Un espléndido paseo por el acueducto romano, para disfrutar lentamente, a cualquier edad, para respirar un buen aire, gozar vistas encantadoras de ese Valle de Umbria, admirando los colores y los perfumes de las flores y de la vegetación de las colinas de los Apeninos.

En el corazón verde de Italia, en Spello, una pequeña ciudad con testimonios espléndidos de la arquitectura romana del período de Augusto, ha sido recuperado un viejo sendero de unos cinco kilómetros y ha sido restaurado el antiguo acueducto romano que baja desde el castillo de Collepino hasta alcanzar la Splendidissima Colonia Julia, tal como César llamó a la histórica ciudad. Este acueducto romano se desarrolla en las laderas del Monte Subasio, a lo largo de la ladera del torrente Chiona. Parte desde la surgente de Fonte Canale, bajo el castillo de Collepino, a una altura de 456 m. hasta llegar al centro histórico de Spello a una altura de 300 m. Es visible, que en casi todo su recorrido el acueducto romano está formado por una terraza artificial que sinuosamente atraviesa un contexto paisajístico de gran fascinación. La obra hídrica en el tramo inicial está enterrada para después proseguir con tramos edificados con piedra calcárea local, blanca y rosada, del cual todavía son visibles el lado hacia el valle y, en algunos puntos, la cobertura. Sobre la pared hacia el valle se conservan numerosas aberturas rectangulares realizadas para permitir las inspecciones del conducto y los respiraderos para la circulación del aire. La cobertura que aflora en diversos lugares estaba constituida por lastras dispuestas a “cappuccina” o lomo de burro.

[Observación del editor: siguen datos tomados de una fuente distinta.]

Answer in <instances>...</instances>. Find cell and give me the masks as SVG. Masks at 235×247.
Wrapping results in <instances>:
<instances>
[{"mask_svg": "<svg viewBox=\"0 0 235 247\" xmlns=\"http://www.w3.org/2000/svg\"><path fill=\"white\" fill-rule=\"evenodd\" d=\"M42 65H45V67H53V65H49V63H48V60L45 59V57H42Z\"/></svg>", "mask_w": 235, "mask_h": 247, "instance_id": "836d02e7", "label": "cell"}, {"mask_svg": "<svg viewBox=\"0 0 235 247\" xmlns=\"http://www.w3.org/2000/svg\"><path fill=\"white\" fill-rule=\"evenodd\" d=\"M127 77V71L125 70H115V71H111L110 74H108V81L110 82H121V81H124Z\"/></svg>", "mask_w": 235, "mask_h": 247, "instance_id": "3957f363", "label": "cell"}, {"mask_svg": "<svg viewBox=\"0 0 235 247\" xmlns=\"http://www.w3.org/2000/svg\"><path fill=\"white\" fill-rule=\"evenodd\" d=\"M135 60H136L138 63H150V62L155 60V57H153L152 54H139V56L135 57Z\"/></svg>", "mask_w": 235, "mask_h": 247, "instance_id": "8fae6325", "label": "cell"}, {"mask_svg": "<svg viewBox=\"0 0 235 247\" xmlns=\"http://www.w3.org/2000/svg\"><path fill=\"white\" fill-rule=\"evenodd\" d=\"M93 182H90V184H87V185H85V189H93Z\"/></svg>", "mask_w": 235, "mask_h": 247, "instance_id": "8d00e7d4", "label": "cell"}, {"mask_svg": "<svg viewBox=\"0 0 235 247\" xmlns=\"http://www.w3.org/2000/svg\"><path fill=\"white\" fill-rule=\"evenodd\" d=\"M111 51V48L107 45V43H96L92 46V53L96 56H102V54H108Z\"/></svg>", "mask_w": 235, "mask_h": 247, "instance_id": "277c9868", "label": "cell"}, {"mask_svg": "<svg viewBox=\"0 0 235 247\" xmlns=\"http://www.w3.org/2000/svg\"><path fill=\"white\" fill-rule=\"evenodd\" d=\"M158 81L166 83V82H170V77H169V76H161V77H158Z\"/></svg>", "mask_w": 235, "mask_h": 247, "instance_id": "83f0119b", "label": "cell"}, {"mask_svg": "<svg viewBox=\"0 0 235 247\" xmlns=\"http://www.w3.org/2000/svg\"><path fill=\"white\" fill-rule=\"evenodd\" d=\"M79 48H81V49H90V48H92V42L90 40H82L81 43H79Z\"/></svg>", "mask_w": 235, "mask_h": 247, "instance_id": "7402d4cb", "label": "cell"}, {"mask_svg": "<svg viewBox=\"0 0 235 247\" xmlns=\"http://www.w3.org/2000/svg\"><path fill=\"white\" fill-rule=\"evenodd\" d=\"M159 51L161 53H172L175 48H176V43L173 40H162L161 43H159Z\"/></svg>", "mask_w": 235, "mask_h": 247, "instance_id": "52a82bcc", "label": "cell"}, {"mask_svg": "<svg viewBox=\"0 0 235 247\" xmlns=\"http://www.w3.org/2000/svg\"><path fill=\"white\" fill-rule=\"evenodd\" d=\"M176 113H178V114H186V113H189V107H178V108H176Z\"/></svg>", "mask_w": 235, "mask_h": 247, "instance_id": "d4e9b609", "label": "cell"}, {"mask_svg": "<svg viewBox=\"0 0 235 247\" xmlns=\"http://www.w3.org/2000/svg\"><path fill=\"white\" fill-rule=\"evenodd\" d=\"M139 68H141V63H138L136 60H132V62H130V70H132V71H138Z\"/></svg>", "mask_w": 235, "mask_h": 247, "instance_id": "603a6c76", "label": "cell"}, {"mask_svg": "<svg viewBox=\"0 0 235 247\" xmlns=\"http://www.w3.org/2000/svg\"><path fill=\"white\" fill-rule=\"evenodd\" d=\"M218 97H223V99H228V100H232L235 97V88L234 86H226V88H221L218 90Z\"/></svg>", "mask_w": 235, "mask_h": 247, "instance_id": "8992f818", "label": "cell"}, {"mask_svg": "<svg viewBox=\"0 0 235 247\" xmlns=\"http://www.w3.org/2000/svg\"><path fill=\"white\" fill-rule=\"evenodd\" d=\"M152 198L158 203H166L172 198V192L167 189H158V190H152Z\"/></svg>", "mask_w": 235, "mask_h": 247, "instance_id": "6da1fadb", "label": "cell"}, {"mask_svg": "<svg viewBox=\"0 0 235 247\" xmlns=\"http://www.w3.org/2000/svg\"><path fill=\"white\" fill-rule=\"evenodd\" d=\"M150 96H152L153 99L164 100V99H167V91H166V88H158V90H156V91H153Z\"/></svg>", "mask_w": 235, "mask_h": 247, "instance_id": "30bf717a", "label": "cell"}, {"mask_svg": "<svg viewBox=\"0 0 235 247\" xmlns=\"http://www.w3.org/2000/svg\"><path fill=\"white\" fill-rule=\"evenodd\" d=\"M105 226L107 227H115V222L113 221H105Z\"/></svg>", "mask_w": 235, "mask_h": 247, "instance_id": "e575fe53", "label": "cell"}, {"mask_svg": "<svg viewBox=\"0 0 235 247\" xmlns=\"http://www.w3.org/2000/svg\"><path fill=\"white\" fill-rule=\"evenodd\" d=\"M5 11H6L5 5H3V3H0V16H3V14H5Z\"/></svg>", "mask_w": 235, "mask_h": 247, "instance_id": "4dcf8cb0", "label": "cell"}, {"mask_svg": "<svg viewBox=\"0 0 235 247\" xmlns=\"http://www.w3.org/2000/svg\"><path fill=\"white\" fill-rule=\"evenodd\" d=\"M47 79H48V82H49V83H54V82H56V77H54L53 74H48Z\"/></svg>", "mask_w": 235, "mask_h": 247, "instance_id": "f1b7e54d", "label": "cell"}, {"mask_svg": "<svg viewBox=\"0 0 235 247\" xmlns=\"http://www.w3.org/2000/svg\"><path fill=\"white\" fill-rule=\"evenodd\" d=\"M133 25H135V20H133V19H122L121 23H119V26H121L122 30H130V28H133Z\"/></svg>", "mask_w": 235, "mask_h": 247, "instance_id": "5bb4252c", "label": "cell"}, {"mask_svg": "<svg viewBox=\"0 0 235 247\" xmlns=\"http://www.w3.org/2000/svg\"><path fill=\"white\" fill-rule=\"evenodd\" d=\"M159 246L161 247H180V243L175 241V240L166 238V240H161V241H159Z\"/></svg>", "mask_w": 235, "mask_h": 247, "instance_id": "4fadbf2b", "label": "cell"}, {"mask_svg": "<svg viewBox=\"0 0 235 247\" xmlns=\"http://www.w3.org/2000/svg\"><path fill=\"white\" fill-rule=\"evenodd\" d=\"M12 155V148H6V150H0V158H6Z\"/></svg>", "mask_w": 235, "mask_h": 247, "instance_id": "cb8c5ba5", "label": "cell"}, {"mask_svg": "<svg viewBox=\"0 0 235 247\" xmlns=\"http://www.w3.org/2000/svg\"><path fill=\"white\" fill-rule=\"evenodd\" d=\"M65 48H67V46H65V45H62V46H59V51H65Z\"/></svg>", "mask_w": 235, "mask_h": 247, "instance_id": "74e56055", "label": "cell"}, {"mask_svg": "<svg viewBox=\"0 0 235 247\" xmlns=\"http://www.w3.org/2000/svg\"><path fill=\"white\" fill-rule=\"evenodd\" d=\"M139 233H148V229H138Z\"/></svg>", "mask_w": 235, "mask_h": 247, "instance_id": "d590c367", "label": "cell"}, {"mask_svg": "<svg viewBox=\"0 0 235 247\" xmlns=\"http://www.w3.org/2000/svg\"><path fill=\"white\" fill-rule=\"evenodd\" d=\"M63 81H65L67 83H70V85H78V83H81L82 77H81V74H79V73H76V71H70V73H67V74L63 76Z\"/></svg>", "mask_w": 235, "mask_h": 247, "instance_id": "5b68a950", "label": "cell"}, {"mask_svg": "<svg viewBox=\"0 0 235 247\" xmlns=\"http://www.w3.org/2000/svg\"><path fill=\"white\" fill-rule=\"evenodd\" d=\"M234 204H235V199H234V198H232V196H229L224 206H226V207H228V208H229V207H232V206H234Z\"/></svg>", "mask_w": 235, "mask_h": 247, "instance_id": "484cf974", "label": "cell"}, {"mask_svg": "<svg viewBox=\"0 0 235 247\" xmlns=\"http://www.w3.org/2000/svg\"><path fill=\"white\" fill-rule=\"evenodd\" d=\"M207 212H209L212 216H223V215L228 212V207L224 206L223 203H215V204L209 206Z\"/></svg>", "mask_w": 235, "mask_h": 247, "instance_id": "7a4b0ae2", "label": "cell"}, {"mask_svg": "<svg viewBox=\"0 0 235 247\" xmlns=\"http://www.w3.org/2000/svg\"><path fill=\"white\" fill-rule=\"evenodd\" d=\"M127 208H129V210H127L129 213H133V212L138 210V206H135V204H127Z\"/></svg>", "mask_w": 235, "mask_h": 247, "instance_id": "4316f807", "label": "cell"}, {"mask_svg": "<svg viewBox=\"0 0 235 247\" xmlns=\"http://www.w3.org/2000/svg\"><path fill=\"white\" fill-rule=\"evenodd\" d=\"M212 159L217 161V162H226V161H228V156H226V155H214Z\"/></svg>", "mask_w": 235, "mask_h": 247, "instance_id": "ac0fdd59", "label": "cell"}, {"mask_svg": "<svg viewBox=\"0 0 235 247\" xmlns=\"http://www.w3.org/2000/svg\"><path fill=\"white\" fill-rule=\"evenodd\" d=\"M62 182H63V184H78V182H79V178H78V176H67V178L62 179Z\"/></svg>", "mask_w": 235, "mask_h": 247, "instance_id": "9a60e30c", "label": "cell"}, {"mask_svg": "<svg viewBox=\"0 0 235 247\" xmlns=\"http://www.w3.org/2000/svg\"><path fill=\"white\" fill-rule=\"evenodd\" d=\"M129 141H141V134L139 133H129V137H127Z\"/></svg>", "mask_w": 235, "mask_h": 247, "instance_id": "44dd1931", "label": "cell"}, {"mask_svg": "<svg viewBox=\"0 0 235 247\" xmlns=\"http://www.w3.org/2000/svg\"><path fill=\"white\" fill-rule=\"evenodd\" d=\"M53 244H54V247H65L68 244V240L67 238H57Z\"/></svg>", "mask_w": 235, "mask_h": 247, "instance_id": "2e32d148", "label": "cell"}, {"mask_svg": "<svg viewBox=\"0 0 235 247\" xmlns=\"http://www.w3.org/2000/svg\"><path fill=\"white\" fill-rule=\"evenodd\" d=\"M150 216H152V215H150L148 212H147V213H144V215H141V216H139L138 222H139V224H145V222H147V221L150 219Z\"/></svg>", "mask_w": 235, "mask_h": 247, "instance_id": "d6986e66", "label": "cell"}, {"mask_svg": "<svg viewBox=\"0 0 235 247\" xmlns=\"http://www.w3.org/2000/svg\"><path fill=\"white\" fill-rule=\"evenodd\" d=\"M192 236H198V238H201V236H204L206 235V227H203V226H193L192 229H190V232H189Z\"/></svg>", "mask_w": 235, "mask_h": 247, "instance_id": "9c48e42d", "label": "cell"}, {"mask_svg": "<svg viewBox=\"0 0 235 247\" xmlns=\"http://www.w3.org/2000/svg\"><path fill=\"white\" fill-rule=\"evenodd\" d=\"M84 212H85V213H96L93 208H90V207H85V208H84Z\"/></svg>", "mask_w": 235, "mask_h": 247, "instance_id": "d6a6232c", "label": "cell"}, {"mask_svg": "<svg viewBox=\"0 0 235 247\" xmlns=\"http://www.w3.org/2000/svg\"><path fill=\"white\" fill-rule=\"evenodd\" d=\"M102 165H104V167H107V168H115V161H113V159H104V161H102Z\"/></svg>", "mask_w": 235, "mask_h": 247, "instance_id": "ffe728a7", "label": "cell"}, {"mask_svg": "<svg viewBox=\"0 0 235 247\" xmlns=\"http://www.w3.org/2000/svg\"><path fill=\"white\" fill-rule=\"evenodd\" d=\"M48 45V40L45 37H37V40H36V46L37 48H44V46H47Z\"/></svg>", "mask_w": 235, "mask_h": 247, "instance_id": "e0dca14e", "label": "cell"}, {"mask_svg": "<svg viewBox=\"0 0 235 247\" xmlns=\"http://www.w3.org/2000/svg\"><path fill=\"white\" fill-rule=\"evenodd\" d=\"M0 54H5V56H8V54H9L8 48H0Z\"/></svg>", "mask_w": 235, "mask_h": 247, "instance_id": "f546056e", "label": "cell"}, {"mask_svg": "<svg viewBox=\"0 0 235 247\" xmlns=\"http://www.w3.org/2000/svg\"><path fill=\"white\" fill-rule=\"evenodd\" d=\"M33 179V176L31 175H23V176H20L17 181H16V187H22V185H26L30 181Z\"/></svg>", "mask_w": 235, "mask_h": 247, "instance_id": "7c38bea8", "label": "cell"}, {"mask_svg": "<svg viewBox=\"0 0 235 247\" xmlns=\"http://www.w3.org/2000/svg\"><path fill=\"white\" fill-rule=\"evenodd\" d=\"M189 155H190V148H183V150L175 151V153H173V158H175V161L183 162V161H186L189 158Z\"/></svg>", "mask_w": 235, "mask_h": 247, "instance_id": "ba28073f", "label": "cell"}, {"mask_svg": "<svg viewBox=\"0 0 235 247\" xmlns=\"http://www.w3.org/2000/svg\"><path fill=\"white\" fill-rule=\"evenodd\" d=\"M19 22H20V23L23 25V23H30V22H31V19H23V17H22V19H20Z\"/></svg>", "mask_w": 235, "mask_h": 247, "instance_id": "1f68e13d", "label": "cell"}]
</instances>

Cuando el acueducto romano llega cerca del centro urbano, la rama principal se dirige de Norte al Sur, a lo largo de la calle principal, hasta la Porta Consolare. Una rama secundaria llegaba a Porta Venere, mientras otra servía la parte oriental de la ciudad. En época medieval no tuvo el mantenimiento adecuado y pasó un período de total abandono. En el renacimiento, con el crecimiento de la ciudad, el acueducto tuvo intervenciones estructurales para garantizar nuevamente la provisión hídrica a la ciudad, asegurando el suministro regular del precioso y primario elemento. Desde la calle principal se distribuía a una red de más de 50 cisternas y fuentes, sea de uso público que privado. En el siglo XIX el acueducto ya no pudo cumplir con su función, sea por el caudal como por las carencias higiénico sanitarias debido a infiltraciones y contaminaciones. A fines del 1800 se decidió la construcción de un nuevo acueducto y el viejo se siguió utilizando en el centro histórico como conducción de desagües y aún hoy funcionando perfectamente.

El recorrido del acueducto ha sido recuperado para utilizarlo como trazado de trekking y mountain bike, sustrayéndolo de este modo a una condición de abandono y al avance invasivo de la vegetación. A lo largo del recorrido han sido colocados bancos en puntos panorámicos y carteles que contienen informaciones históricas y turísticas del trazado peatonal y de acueducto. En el muro del acueducto han sido colocadas algunas piedras con frases esculpidas de pensadores importantes destinadas a generar momentos de reflexión a los excursionistas.